The research objectives are as follows:
- (1)
Explore the water–soil matching of grain production in the NCP from the physical water–water footprint perspective.
- (2)
Calculate the reasonable range of the water–soil matching coefficient of grain in the NCP.
- (3)
Assess the impact of the elastic range of the water–soil matching coefficient on the optimization and adjustment of the crop-planting structure.
5. Conclusions
In this study, we systematically investigate the roles of physical water and water footprint in agricultural water–soil matching research in the NCP, employing geospatial analysis techniques and the water–soil matching coefficient model. From the perspectives of physical water and water footprint, we assess the water–soil matching of grain crops in the NCP, providing empirical evidence for ensuring food security. The following conclusions can be drawn:
- (1)
The natural water–soil matching in the NCP exhibited spatial misalignment. From 1949 to 2022, grain production and planting area showed an increasing trend, with average annual growth rates of 3.96% and 0.6%, respectively. Wheat yields were the highest, followed by those of corn, potato, and rice, and soybean yields were the lowest.
- (2)
The water footprint of grain in the NCP still has room for further optimization, with the total water footprint increasing at an average annual growth rate of 3.74%. The annual proportion of the total blue water footprint (57.85%) consistently exceeded that of the green water footprint (38.38%). Spatially, the water footprints displayed overlapping patterns, with higher values in the central and southern regions and lower values in the northern areas. Regions with high water footprints had a larger proportion of wheat cultivation.
- (3)
By using field trial data, the critical range of the water–soil matching coefficient under irrigation water constraints in the NCP was calculated to be between 0.534 and 0.724. Currently, regional water–soil matching coefficients far exceed this critical range, indicating that the land distribution is concentrated, agricultural water resources are scarce, and groundwater extraction intensity is high. The proportion of wheat and rice matching coefficients in the area with a high soil–water matching coefficients was also higher. The overlap between major grain-producing areas and the groundwater depletion zones was evident.

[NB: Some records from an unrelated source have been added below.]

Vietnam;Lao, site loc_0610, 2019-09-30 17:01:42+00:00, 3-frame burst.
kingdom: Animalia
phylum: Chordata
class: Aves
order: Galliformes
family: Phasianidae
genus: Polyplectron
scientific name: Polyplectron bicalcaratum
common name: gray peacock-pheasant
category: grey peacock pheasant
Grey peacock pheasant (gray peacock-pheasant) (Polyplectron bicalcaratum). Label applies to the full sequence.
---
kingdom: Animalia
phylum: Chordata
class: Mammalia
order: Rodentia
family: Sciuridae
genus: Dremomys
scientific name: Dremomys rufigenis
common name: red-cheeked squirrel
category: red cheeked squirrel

The water–soil matching coefficient is a key metric for evaluating the suitability of water–soil resources for regional agriculture. In this study, we examine the spatio-temporal variation characteristics of major food crop and cultivated land water footprints in China, as well as their matching relationships. In terms of resource efficiency, improving water–soil matching should focus on two aspects: reducing the planting area of water-intensive crops such as wheat and rice, and promoting water-saving irrigation technologies like drip irrigation. In the short term, the government should discourage planting high-value crops in high-value areas through subsidies or ecological compensation measures, and establish corresponding water–soil matching monitoring mechanisms based on the growth cycles of different crops to adjust the crop planting structure according to local conditions. In the long term, relevant government departments should establish different levels of regulation areas based on the matching coefficient. In addition, the bottom line for crop water use should be set, and farmers should be encouraged to adopt water-retaining agricultural technologies to enhance the soil’s water retention capacity.